[[ Passage provided, beginning ]]

A cyber-attack on the US justice system has compromised a public document management system, revealed lawmakers on the Hill yesterday.
Jerrold Nadler (D-NY), chairman of the House Judiciary Committee, revealed the attack at a hearing on oversight of the Justice Department on Thursday.
Nadler said three hostile actors had breached the Public Access to Court Electronic Records and Case Management/Electronic Case File (PACER) system, which provides access to documents across the US court system. The document system had suffered a “system security failure,” Nadler said.
The breach, first discovered in March, occurred in early 2020. It could affect pending civil and criminal litigation, Nadler warned.
In a testimony during the hearing, Matthew Olsen, assistant attorney general for the DoJ’s national security division, declined to say whether any cases had been affected by the hack to date. He said the division is “working very closely with the judicial conference and judges around the country to address the issue.”
Congressional lawmakers demanded answers from the Administrative Office of the US Courts (AOUSC). Senator Ron Wyden (D-OR) wrote it a letter accusing the judiciary of failing to modernize.

[[ Passage provided, end ]]
[[ Data for analysis, beginning ]]

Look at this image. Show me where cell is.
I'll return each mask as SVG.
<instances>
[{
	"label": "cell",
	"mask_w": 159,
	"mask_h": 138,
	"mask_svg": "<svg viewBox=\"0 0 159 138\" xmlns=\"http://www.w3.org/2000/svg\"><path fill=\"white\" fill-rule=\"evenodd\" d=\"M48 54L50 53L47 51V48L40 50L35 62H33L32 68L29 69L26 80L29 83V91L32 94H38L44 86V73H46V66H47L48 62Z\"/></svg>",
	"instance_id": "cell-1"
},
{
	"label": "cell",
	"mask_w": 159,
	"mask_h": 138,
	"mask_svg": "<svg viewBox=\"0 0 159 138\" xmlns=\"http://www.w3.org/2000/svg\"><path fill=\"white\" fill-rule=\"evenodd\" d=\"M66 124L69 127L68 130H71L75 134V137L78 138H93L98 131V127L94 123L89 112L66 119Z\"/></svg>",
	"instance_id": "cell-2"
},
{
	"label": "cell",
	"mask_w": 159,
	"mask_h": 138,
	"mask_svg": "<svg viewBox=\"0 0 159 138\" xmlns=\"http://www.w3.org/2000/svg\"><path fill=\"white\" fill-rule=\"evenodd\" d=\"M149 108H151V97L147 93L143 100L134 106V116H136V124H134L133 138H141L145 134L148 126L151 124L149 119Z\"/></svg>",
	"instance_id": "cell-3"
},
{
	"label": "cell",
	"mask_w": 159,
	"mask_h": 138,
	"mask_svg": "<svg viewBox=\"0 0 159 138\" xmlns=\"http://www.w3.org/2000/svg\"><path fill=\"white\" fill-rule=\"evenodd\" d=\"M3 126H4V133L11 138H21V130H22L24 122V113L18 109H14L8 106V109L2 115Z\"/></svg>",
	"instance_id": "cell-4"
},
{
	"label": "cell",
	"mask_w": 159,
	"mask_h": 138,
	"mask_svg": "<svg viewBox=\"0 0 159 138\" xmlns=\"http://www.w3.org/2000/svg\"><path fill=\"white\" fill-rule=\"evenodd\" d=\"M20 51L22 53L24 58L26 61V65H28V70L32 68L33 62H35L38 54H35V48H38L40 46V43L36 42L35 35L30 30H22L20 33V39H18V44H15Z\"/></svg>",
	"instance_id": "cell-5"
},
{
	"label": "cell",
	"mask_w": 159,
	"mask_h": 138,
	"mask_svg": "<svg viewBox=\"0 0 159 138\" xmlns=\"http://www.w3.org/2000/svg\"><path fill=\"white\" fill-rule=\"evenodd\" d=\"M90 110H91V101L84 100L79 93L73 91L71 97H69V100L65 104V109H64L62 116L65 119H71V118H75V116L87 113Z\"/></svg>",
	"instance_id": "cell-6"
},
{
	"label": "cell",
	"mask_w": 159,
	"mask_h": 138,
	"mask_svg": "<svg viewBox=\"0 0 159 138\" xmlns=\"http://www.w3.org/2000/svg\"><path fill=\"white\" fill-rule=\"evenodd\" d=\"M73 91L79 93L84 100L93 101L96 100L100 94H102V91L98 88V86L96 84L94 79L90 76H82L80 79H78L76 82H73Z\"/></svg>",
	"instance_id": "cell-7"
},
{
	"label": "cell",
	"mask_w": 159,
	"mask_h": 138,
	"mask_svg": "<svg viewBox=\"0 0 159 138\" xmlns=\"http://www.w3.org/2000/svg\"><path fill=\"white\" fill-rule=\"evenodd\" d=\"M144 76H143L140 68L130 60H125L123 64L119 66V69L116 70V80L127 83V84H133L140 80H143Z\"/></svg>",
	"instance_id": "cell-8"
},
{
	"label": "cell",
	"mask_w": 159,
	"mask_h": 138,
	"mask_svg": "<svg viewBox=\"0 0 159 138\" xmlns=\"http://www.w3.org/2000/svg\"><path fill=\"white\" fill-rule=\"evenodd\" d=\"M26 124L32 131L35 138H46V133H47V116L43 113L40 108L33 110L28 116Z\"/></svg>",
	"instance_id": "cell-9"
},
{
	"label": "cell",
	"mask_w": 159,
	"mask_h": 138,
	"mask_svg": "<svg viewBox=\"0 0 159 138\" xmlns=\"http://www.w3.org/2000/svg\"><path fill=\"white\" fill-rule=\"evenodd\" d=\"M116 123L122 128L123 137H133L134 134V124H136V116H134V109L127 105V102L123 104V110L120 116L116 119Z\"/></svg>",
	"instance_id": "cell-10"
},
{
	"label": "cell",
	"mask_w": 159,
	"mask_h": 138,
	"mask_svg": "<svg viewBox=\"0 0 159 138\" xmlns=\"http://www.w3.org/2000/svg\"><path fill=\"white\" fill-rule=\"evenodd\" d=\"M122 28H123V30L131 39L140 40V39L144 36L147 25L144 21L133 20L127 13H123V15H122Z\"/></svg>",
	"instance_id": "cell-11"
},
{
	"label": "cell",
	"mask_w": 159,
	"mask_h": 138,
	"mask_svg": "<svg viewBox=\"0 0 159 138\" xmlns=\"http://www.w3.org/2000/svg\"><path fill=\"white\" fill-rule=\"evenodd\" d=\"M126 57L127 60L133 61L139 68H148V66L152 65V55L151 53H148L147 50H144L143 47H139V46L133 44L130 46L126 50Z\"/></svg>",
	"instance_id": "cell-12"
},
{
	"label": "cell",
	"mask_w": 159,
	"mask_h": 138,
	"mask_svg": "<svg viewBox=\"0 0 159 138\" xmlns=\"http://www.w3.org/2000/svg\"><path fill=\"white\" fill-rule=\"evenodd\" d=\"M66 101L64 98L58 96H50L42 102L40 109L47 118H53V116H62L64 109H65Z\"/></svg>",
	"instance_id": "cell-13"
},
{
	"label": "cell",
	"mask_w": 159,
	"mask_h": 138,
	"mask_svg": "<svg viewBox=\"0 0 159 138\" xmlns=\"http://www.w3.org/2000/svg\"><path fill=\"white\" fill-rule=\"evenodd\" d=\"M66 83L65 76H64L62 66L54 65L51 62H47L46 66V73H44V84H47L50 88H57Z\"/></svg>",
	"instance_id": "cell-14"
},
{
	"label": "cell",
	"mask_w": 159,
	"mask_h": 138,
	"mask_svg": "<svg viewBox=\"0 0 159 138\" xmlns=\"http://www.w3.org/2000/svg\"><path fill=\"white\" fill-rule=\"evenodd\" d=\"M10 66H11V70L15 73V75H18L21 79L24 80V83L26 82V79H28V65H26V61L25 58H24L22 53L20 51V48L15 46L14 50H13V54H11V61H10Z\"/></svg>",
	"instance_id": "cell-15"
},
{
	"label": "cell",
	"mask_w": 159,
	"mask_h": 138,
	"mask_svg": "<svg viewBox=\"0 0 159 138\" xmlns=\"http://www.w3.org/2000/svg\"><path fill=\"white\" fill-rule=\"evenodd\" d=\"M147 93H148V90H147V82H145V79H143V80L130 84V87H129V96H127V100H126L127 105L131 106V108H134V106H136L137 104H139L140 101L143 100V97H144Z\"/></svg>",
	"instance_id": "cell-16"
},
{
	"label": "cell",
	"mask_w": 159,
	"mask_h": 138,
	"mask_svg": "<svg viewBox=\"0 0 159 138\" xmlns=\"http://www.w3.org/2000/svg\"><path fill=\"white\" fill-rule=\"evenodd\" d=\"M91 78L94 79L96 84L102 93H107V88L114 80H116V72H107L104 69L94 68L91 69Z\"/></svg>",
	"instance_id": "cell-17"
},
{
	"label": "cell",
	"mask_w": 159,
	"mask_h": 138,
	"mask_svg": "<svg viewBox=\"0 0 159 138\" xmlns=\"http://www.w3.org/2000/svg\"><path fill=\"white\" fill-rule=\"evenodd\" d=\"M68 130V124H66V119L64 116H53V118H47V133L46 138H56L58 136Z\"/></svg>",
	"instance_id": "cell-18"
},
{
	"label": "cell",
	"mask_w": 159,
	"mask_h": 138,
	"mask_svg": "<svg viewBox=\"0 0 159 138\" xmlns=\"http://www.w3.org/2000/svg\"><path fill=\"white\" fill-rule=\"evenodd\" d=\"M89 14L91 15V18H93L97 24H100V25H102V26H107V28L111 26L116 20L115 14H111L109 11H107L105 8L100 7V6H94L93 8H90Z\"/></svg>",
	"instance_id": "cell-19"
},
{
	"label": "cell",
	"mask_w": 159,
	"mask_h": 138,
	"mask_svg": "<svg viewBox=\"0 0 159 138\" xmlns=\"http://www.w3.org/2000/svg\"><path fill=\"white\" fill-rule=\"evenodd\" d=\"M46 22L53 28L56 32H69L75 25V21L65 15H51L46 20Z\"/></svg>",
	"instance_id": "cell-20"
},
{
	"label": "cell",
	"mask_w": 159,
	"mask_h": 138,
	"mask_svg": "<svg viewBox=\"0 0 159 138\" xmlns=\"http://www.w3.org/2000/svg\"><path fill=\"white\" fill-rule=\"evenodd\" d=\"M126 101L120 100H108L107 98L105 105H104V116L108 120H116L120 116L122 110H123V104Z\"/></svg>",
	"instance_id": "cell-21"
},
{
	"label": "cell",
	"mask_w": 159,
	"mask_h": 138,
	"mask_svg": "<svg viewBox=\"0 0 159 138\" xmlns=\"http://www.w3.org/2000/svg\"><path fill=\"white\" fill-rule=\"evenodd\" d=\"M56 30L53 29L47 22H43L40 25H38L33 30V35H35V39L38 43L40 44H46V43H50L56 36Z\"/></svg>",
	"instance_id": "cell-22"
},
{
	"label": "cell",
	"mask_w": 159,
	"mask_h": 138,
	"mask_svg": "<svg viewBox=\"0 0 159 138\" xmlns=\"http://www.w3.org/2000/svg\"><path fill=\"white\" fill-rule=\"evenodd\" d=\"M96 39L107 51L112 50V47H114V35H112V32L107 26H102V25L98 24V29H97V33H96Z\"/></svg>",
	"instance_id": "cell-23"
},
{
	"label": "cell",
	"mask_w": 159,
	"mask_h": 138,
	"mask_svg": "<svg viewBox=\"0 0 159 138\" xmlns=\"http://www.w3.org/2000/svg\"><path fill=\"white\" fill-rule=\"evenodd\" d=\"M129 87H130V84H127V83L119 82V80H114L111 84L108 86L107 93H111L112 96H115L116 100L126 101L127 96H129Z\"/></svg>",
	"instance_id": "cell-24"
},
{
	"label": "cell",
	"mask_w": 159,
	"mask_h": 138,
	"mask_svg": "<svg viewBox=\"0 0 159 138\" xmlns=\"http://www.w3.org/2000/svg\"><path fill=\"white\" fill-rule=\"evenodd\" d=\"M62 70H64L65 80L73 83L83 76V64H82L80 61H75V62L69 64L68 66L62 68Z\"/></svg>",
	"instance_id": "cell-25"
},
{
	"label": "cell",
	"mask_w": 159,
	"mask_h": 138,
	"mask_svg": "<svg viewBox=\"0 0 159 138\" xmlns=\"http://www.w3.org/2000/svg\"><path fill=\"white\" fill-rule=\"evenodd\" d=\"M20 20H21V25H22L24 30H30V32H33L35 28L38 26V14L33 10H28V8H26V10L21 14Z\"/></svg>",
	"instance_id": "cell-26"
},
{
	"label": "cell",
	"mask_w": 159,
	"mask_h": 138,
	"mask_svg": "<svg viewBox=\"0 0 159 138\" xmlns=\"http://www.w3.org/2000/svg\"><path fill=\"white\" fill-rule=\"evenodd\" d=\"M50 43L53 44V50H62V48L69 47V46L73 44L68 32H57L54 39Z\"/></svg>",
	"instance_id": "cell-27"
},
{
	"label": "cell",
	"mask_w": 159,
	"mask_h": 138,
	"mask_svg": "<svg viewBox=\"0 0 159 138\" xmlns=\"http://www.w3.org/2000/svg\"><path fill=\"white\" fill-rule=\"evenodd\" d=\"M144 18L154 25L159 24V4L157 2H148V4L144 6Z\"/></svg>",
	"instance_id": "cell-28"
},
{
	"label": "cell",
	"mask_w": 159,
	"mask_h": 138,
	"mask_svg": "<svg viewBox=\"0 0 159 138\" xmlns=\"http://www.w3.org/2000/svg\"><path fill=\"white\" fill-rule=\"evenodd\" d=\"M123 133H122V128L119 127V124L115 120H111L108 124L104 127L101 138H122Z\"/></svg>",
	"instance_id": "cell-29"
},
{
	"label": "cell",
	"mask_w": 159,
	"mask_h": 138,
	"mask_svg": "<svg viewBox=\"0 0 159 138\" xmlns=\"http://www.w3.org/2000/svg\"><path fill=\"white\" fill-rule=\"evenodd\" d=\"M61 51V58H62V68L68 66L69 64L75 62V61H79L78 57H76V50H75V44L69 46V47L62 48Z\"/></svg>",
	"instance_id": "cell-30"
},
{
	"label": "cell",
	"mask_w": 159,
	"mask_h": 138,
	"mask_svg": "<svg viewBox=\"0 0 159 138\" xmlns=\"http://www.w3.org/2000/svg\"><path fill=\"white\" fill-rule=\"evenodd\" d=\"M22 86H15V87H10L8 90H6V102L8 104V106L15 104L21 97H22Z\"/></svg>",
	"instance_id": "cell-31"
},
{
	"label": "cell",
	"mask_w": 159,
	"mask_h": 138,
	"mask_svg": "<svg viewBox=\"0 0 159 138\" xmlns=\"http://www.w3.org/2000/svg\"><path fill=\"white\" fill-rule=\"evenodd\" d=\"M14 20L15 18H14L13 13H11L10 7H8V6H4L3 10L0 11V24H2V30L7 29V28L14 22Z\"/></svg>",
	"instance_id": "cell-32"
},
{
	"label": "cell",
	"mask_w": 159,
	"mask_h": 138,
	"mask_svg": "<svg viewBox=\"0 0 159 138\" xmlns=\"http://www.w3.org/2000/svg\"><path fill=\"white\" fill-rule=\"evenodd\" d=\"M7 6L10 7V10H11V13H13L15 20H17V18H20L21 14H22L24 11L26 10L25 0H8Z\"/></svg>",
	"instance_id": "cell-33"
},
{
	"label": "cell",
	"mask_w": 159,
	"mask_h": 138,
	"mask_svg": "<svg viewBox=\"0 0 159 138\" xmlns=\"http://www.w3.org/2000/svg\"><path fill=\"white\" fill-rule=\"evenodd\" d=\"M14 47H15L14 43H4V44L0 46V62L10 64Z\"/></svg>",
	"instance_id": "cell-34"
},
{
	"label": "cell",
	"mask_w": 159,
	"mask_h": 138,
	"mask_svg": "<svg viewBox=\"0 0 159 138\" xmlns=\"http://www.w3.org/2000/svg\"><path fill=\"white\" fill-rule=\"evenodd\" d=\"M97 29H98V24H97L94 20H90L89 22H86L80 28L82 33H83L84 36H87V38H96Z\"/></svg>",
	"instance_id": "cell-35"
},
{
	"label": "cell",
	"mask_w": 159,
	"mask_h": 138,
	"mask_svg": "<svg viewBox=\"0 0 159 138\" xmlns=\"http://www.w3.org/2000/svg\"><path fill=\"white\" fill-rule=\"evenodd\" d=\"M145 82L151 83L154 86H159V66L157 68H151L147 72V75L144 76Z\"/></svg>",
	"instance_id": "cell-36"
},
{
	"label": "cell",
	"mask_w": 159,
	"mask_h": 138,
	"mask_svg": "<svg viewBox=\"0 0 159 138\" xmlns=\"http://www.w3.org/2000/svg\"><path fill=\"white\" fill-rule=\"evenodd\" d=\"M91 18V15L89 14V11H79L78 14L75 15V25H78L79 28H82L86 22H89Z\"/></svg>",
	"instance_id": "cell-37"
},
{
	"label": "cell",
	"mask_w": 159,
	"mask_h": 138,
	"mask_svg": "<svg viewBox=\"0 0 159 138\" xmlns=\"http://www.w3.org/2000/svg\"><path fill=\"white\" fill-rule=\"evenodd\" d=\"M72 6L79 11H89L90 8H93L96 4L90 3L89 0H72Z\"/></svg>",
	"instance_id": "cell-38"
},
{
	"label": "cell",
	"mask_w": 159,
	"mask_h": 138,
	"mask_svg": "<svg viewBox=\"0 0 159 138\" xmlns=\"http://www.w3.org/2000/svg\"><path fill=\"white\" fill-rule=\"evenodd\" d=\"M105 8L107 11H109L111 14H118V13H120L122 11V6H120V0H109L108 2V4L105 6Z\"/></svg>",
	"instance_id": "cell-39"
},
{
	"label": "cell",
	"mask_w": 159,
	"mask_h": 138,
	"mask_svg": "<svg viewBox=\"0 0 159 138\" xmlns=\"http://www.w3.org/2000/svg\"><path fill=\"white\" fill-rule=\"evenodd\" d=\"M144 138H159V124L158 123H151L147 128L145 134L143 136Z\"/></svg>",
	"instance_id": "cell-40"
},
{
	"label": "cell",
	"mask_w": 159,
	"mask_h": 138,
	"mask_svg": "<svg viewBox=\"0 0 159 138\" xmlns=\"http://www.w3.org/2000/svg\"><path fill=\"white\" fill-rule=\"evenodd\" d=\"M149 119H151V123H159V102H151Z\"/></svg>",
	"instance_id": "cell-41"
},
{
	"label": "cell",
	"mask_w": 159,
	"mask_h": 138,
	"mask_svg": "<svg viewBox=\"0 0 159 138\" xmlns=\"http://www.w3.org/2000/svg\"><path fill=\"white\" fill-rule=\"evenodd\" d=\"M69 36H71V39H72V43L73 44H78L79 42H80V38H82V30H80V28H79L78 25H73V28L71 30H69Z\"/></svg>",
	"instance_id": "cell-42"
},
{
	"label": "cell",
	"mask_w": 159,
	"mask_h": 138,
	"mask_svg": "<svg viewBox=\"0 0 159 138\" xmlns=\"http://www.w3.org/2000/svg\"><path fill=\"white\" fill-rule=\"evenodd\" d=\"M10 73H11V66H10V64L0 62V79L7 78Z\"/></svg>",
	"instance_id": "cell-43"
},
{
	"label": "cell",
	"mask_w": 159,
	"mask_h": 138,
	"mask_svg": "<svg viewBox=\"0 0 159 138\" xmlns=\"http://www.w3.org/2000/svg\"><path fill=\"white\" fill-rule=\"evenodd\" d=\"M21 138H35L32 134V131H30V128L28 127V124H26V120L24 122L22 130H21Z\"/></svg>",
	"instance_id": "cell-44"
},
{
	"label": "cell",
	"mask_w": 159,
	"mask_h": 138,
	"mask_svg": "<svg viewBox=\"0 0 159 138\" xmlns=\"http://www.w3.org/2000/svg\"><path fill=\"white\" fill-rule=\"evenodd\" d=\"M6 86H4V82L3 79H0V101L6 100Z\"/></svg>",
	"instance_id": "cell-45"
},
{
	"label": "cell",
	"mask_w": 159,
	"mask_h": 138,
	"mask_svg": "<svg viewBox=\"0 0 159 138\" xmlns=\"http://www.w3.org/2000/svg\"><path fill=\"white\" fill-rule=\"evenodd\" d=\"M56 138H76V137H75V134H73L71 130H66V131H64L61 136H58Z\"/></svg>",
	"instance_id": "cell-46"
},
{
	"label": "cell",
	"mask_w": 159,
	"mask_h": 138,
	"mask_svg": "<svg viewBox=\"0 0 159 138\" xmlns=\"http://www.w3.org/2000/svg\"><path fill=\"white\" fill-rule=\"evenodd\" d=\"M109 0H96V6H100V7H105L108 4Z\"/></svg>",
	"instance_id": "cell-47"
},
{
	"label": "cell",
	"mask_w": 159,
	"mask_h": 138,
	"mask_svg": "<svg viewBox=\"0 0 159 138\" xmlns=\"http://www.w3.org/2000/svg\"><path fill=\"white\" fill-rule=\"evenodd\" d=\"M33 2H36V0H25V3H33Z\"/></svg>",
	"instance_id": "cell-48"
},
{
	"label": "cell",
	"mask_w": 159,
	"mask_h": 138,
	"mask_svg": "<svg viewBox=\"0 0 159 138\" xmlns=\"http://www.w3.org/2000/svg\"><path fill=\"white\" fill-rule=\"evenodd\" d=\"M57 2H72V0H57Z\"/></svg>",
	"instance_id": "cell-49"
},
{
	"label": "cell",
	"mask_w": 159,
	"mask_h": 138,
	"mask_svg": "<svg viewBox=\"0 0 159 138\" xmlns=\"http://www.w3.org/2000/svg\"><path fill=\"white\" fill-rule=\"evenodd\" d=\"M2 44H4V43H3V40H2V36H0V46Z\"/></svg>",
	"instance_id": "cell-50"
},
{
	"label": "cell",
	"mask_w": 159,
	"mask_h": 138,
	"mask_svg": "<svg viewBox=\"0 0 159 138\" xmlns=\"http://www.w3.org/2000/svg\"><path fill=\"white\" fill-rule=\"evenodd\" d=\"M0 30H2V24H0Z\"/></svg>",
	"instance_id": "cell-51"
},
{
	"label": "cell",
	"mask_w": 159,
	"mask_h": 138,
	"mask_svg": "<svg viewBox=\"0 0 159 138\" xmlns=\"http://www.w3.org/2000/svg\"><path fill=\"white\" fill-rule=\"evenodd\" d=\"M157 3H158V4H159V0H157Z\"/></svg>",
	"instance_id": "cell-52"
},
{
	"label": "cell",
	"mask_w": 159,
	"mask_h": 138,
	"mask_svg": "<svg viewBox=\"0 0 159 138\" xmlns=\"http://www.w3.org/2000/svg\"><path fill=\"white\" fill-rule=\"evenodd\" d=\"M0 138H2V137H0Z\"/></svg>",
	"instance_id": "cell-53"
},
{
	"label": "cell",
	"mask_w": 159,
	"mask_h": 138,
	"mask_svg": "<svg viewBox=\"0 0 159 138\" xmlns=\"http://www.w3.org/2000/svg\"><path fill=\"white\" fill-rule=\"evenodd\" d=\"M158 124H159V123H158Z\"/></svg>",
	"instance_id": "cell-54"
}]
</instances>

[[ Data for analysis, end ]]

What to produce
Continue the article on the PACER breach, starting right after its final sentence. The listing was drawn from a separate source and has no connection to the article.

Output
“I write to express serious concerns that the federal judiciary has hidden from the American public and many members of Congress the serious national security consequences of the courts’ failure to protect sensitive data to which they have been entrusted,” the letter said.
The AOUSC had hinted at a breach in January. In a statement promising extra safeguards to protect sensitive court records, it said it was working with the Department of Homeland Security on a security audit of PACER after identifying vulnerabilities that might affect sensitive non-public documents, including sealed filings.
“An apparent compromise of the confidentiality of the CM/ECF system due to these discovered vulnerabilities currently is under investigation,” it said.
The AOUSC promised that sensitive court documents would now be stored in a “secure stand-alone computer system” and not uploaded to the public document management system.